The Castlevania Adventure

Review by Mike Finkelstein

Over a hundred years before Dracula ransacked Romania, and was thankfully stopped by famed vampire hunter Simon Belmont, Dracula had hatched a similar plan to try and rule the world (Dracula being a strong, if uncreative, tyrant). Withthe evil vampire ttempting to take over the world (or, at least, Romania first), it was up to a previously unknown, but just as tough, vampire killer to take up the whip: Christopher Belmont. Through four grueling stages, Christopher had to whip-slash his way though the deadly foes attempting to kill him, all so he could face off with the demon lord and save the day.

As you can probably tell, The Castlevania Adventure (also known as Castlevania: The Adventure) is as light on plot as its NES predecessor, Castlevania. It is, also, as tough, if not tougher, than the original game in the series. This was a short game that, like many titles of the 8-bit era, made up for its brief stage count via hard-as-nails difficulty to drag out the play experience. If the kids took hours to finish the game because it was impossible that was still "money well spent" as the theory went.

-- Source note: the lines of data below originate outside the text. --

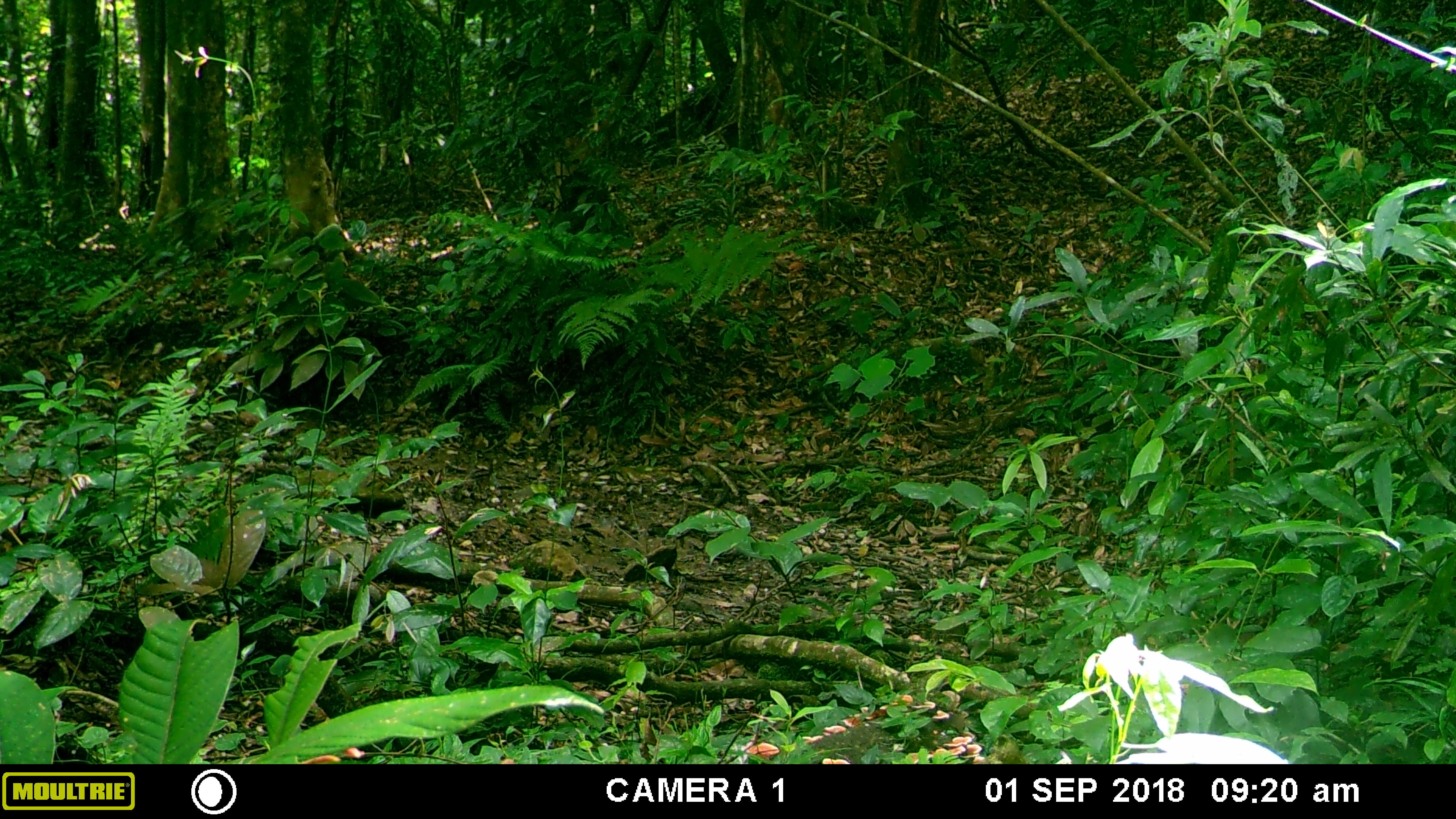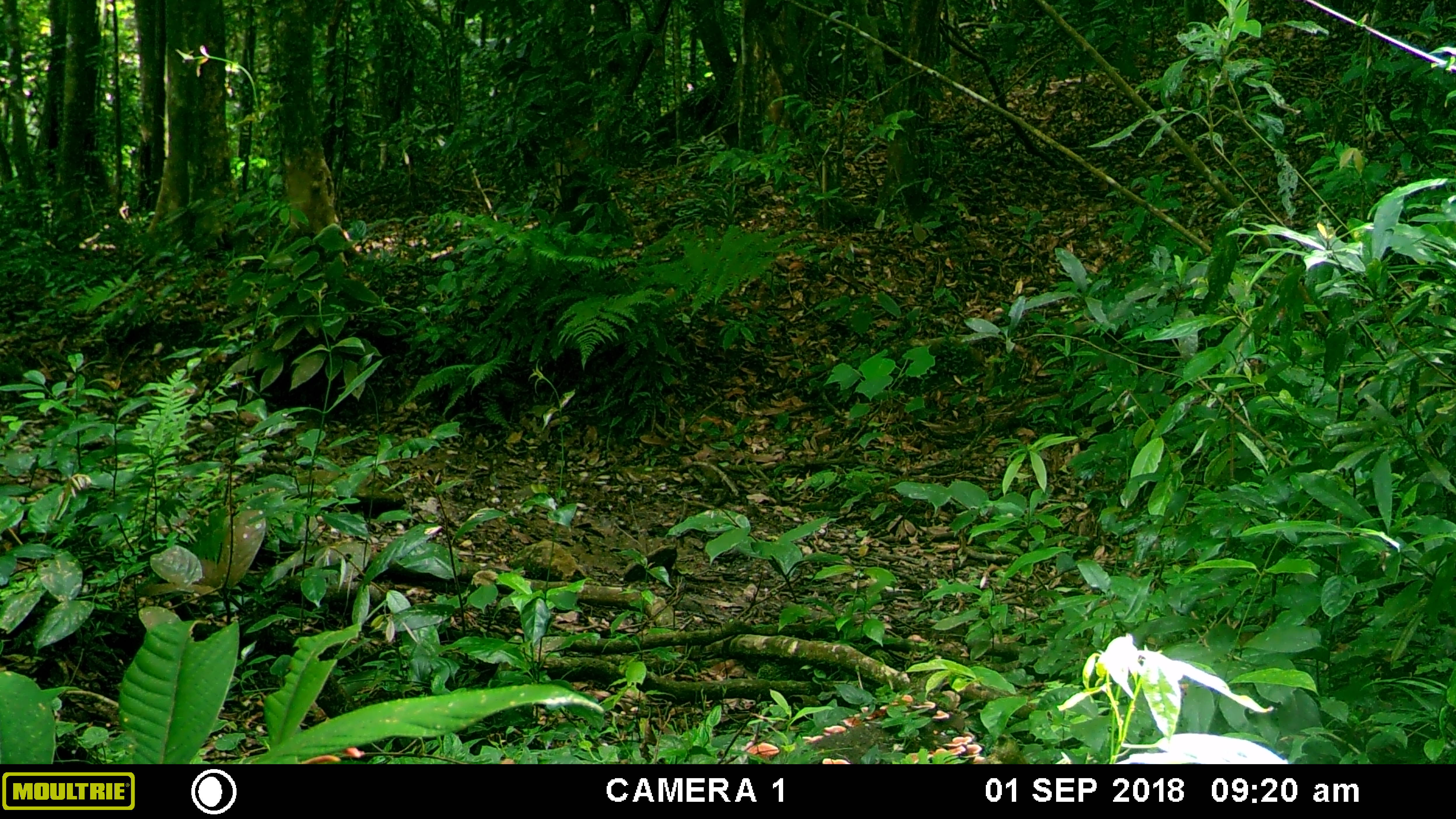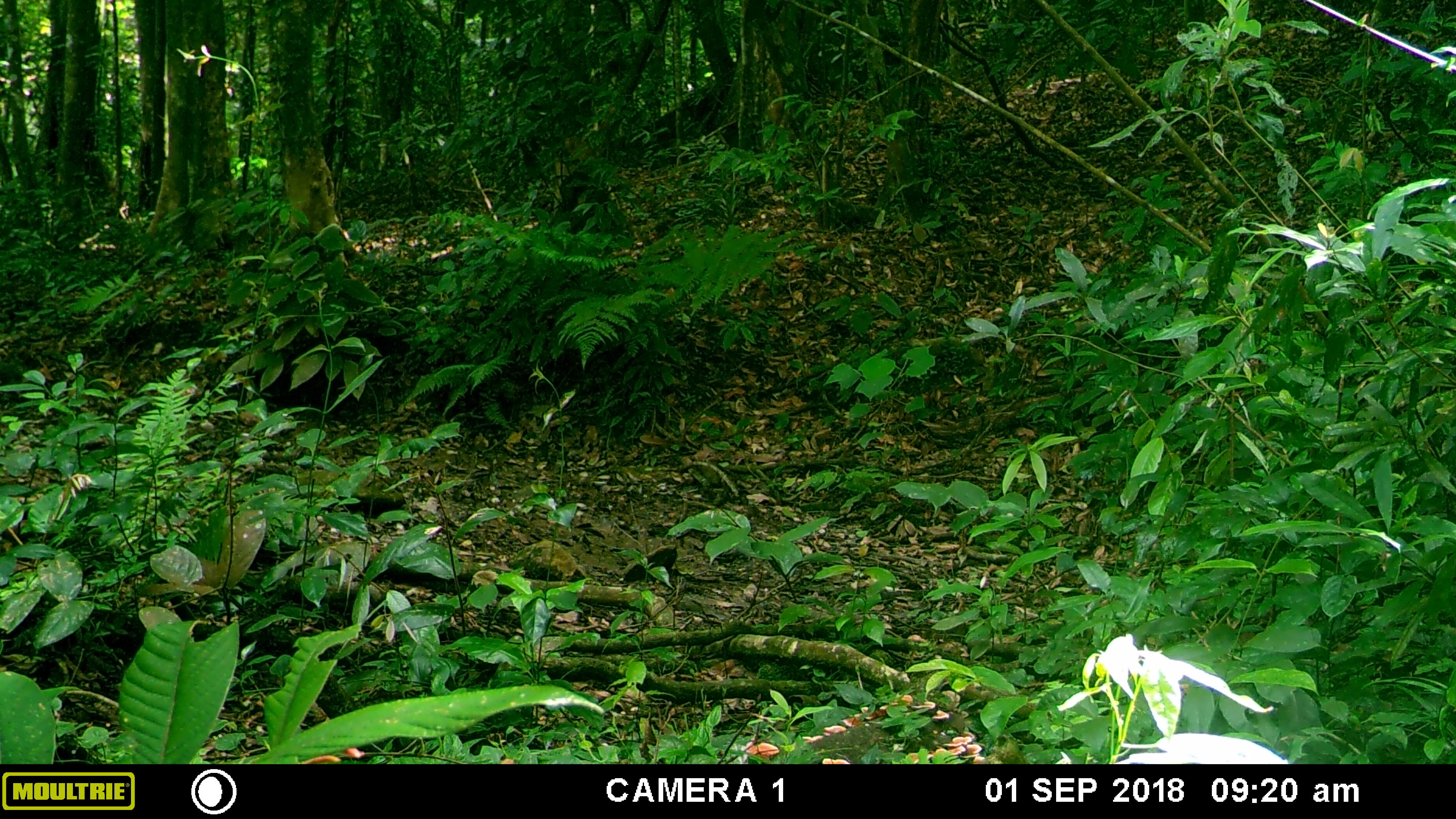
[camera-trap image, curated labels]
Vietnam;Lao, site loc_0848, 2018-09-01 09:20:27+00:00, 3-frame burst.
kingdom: Animalia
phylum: Chordata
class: Mammalia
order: Primates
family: Cercopithecidae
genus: Macaca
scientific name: Macaca arctoides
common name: stump-tailed macaque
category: stump tailed macaque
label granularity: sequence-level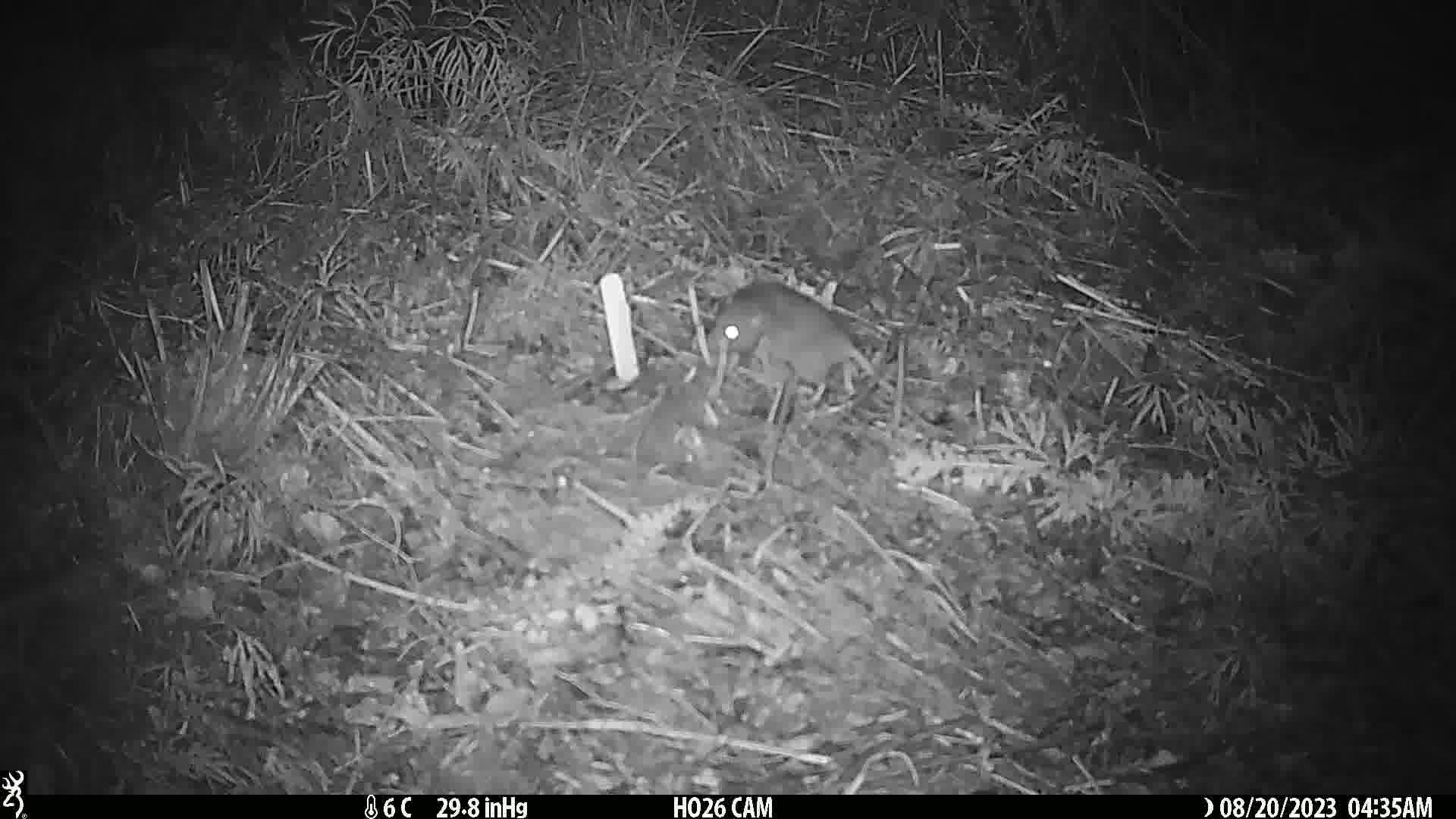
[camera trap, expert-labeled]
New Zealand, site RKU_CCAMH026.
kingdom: Animalia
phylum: Chordata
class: Mammalia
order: Rodentia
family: Muridae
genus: Rattus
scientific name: Rattus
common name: rat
Rat (Rattus).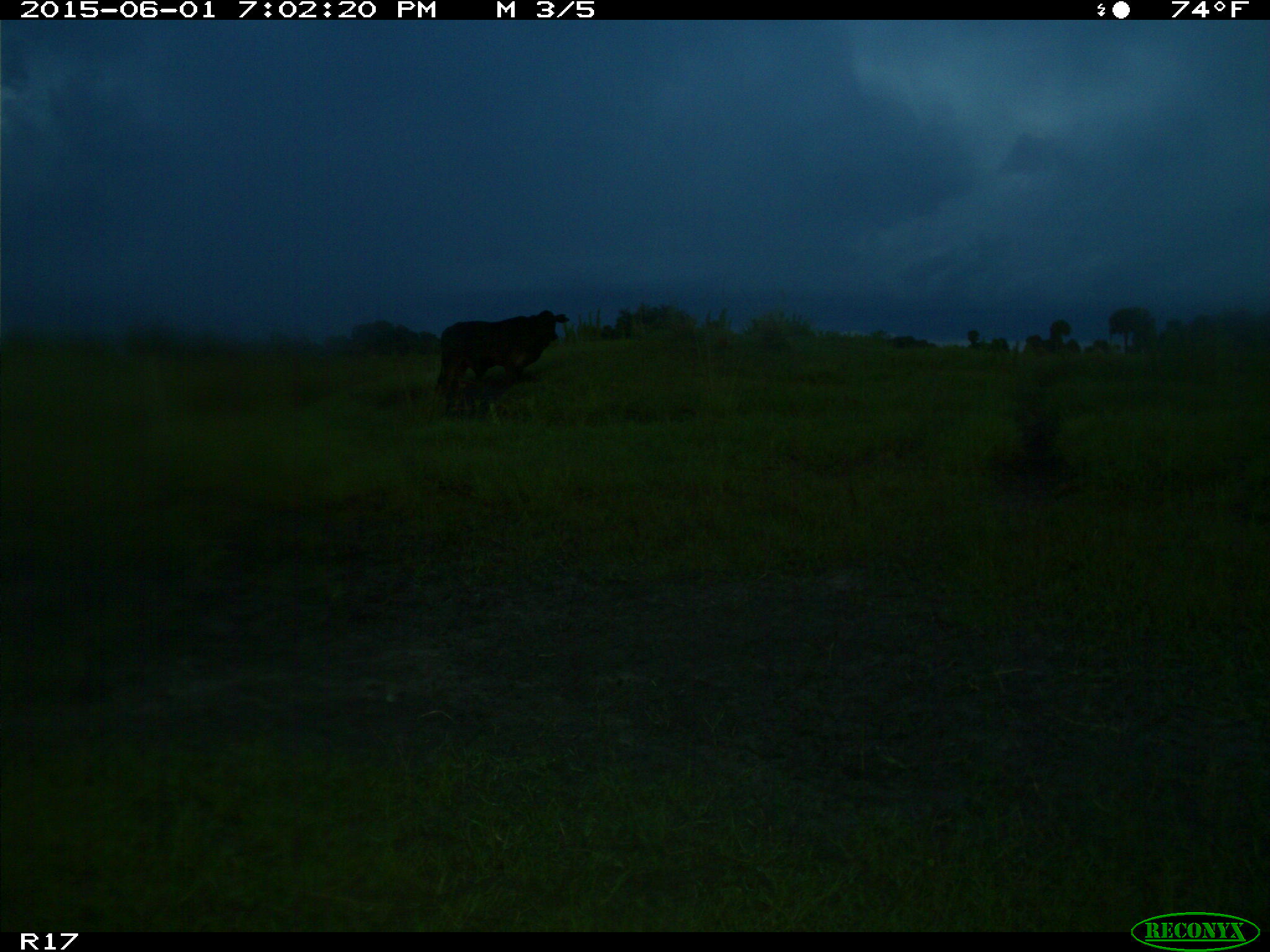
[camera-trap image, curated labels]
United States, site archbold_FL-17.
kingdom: Animalia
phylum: Chordata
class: Mammalia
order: Artiodactyla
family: Bovidae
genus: Bos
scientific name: Bos taurus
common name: domestic cow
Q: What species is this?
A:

The game's difficulty came from a number of factors. For one, Christopher's whip can be upgraded (even getting a little fireball at the top-level of whip wielding), but any contact with enemies will knock his whip-power back a level. It's common to play through entire stages always losing your whip upgrade soon after getting it, and having to fight everything with a leather whip. You then have to add to that the fact that the whip is your only weapon for the adventure. There are no subweapons in this game, so don't expect to have an axe, or even a dagger, to aid you when you take that expected hit and are stuck back with a leather whip.

To help balance this out -- in theory, anyway -- hearts are still in the game, and they'll refill your energy meter. Sadly, enemy hits aren't normally what will kill you; it's all the pits and spikes and mistimed jumps that will do you in. The platforming challenge is pretty intense on its own, and when you stack on the fact that slow-down is a regular occurance in the game (as early Game Boy games regularly ran into memory issues), you probably should just expect to see Christopher take a nose-dive on a regular basis.

Of course, other issues with the game aren't as severe. Christopher is slower than Simon, but controls about as well (for better or worse) as his NES decendant. The graphics are similarly unremarkable, evoking (at times) a good ambiance, if limited to similar "samey" sprites for all the stages (again, due to the limits and memory issues of early Game Boy cartridges).

But hey, one bright part of the game is certainly the music. Game Boy music is admittedly "plinky", but even with the small amounts of instruments available, the sound designers managed to kick out some very listenable music, with "Battle of the Holy" and "Revenge" being stand-out tracks. It's a good thing the tracks are so good because you'll hear them over and over again as you die repeatedly in this brutal adventure.

It's obvious, when playing the game, that the designers wanted to deliver a Castlevania-style experience, but whether due to memory limits, a lack of experience with the Game Boy platform, or maybe just tight deadlines, the game they were able to deliver was highly compromised and rather unbalanced. For the Castlevania fan that needs to play everything, Adventure is worth a quick playthrough (or a purchase in a used-game bargain bin). There just isn't any reason to recommend this game to a more casual fan of the series; there are better, less brutal game to sink one's teeth into in this series. The Castlevania Adventure tries but fails to deliver the proper (and properly balanced) Castlevania experience fans expect.